Specifically, I would say the President became a fixture in popular culture once the media spent time exalting a youthful, attractive "Camelot" period.  The rise of TV and the ability to attach visual imagery to a leader has much to do with this; through luck or fluke of history, JFK's image was ascendant exactly when TV was available to popularize it.

Since we're chatting with Ann Coulter about her book Demonic tomorrow, I'll point out she convincingly argues the Democrats use mob mentality to pursue political power.  Providing understandable images to the masses, idolizing a Messianic leader, speaking in short slogans... all aspects of manipulating and leading a mob.

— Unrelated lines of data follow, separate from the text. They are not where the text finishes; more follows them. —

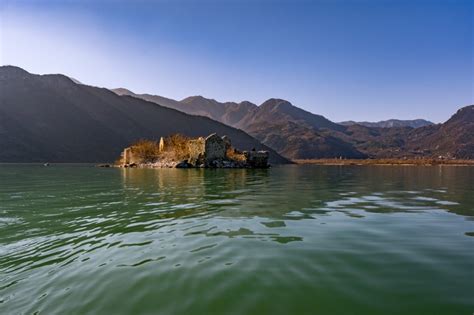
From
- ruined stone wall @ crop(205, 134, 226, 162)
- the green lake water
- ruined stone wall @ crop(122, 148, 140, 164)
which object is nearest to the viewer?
the green lake water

Maybe Brooks and Coulter should get together and do a joint thesis, arguing JFK was partially responsible for the modern wave of populist politics and the Presidencies which ride them.

wilber forge
Joined
Oct '10
wilber forge

Kenneth: Forget the inaugural address; it was Kennedy's craven abandonment of brave Cuban patriots at the Bay of Pigs that destroyed the presidency - and turned me, at 11 years of age, into a conservative. 

I didn't know much about politics when I was a kid, but I was the only one in my classroom, on November 22, 1963, who kept a dry eye.  · Jun 28 at 8:58pm

That makes two....

HobGoblin
Joined
Jan '11
HobGoblin

 I'm not sure I'd give all that credit to JFK.  I have seen a number of FDR speeches, as well as contemporaneous writing about them that would put that transition a couple of decades earlier.

Johnny Dubya
Joined
Aug '10
Kevin Walker

The president is merely the head of one of the three branches of government.  Silent Cal had the right idea.  The executive shouldn't "lead" so much as get out of the goshdarn way!

KeystoneStater
Joined
Apr '11
Stephen S.

I hope I'm not being to harsh, but why do we ascribe any blame of an imperial presidency on the person of FDR, JFK or BHO when it is within ourselves where the blame needs to be leveled. We make Elvis the King, Oprah the Queen, princes and princesses of any characters who pass before our eyes daily. The media is only the method,, as Neil Postman claimed in his book I believed named " Amusing ourselves to Death".  We long for a king even as the children of Israel longed for a king to the own peril.